▶ [Text]
You could also introduce a new compiler flag: chpl --module-alias M=M-1.0.chpl. This solution isn't that different from today's approach of chpl MyProject.chpl M-1.0.chpl. Or the same solution of a symlink funnily enough.

However, let's say for some reason someone wanted to do this or to have two sibling modules to have identical submodules, a directory symlink would work, but that's hacky to me. The actual solution to that issue involves re-exporting the symbol with public import.

I think I would put some sort of indicator into a module's source code to indicate that I wanted to invoke this "treat-all-modules-defined-within-a-given-specially-named-subdirectory-that-happens-to-live-adjacent-to-this-file-as-submodules-to-this-module" rule, so that if I were reading printouts of the code, I'd have some sort of visual cue that the intention was to invoke this feature to make additional submodules available. This would also save me from surprises if I happened to have a directory of Chapel source that matched my module name which I didn't intend to get parsed and compiled in this way.

This situation is why forcing users to not learn two ways to do something is better. It so happens that the alternative to this proposal is an include-equivalent ("inject-any") that makes it actually more like learning N ways instead of just two.

▶ [Given records]
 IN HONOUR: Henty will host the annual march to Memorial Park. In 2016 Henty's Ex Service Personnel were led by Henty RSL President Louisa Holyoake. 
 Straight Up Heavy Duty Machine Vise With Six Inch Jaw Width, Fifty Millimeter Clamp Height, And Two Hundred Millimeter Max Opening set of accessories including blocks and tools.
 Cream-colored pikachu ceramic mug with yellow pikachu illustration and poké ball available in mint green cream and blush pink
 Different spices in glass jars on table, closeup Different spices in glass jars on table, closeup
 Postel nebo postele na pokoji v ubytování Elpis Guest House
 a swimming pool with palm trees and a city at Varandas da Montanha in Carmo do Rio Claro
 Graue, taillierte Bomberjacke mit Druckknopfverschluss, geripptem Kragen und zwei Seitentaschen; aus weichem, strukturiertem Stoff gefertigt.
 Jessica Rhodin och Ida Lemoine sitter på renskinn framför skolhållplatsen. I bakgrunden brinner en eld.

▶ [Required actions]
a - Condense the paragraph of the Chapel modules passage that begins "I think I would put some sort of indicator", keeping its main points.
b - Write the paragraph that would follow the last sentence of the Chapel modules passage.
The items are separate material, unrelated to the passage on Chapel modules.

▶ [Results by task]
a - The writer would place a marker in a module's source code to signal the intent to use the rule that treats modules in a specially named subdirectory next to the file as that module's submodules. The marker would give a visual cue when reading printouts of the code. It would also prevent surprises if a directory of Chapel source happened to match the module name but was never meant to be parsed and compiled this way.

b -
On reading printouts, if a tree printout is provided, I don't think it's as hard to lay out the paperwork like the module hierarchy. Again, you do have to learn this is how Chapel structures code, but I don't think it's a difficult ask. In fact, it's trivial when the alternative is to scan all lines of code looking for includes to understand an unfamiliar piece of code. (This is assuming the last variant where the inject can inject any directory.)

[For inject-any], it seems to me that this approach has other advantages:

  • it permits the directory of submodules to be named whatever we want it to be rather than requiring it to be M, M.submodules, M-submodules or whatever (where you may not like my choice of default, or we may never come up with something I like either).

I am vehemently against the arbitrary naming of the injection target. My guiding principle is that learning a coding style became obsolete when a style checker like clang-format can enforce it. Force a naming, whatever it may be, to eliminate this cognitive burden.

  • it permits us to inject submodules from multiple directories by naming multiple directory locations in an inject, or using multiple inject statements.

I would imagine supporting public inject ... and private inject ... ...

And then we could even rename inject to something like input or include at which point it would seem less like something weird and new that we were creating from scratch and more like a traditional language construct.

This is effectively a re-export. Re-exporting (once implemented) solves this issue and is capable of re-exporting only some symbols or renaming the symbols.


There is one assumption in some of my counter arguments: files are modules. The overall rationale is sound because it is true in most situations, but there are some behaviors today that make it not true.

These current behaviors would have to be re-evaluated or changed. (This is for a different issue.)

Prototype modules are the default behavior for file-scope script-like code (no proc main). I don't expect significant impact to these users.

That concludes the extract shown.